PROBLEM REQUIREMENTS: Reproduce, word for word, everything in the rows below from the line containing "Among the crocus" down to the end of the rows, with that line included.

DATASET RECORDS:
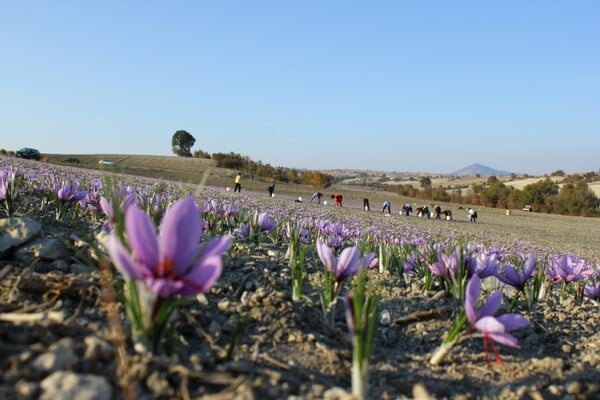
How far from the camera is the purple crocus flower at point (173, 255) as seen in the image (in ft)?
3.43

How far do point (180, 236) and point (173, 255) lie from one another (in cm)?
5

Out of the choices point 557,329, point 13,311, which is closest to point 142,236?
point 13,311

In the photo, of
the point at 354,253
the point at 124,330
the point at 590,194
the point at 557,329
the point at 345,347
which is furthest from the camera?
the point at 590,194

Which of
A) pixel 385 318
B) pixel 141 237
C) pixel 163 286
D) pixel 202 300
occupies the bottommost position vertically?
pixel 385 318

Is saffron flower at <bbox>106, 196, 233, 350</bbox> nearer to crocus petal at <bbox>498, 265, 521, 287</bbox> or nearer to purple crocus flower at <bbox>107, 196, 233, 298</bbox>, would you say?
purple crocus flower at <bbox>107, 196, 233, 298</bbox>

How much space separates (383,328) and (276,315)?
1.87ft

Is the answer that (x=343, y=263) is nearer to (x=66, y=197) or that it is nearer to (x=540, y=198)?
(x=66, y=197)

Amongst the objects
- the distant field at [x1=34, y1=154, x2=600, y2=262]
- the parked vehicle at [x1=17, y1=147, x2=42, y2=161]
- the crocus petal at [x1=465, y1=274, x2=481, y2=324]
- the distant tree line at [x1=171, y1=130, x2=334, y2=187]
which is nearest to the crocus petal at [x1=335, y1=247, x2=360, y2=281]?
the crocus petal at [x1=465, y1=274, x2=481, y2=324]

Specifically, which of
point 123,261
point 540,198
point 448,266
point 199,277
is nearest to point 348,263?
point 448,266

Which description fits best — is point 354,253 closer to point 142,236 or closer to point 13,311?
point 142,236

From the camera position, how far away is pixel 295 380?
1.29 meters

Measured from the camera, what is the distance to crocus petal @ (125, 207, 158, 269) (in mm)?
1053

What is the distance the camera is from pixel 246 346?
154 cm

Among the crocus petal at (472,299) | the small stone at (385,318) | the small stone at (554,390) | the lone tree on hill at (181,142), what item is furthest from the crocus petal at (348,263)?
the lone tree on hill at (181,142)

OUTPUT OF THE EXERCISE:
Among the crocus petal at (472,299) | the small stone at (385,318) | the small stone at (554,390) | the lone tree on hill at (181,142), what item is furthest from the crocus petal at (348,263)?
the lone tree on hill at (181,142)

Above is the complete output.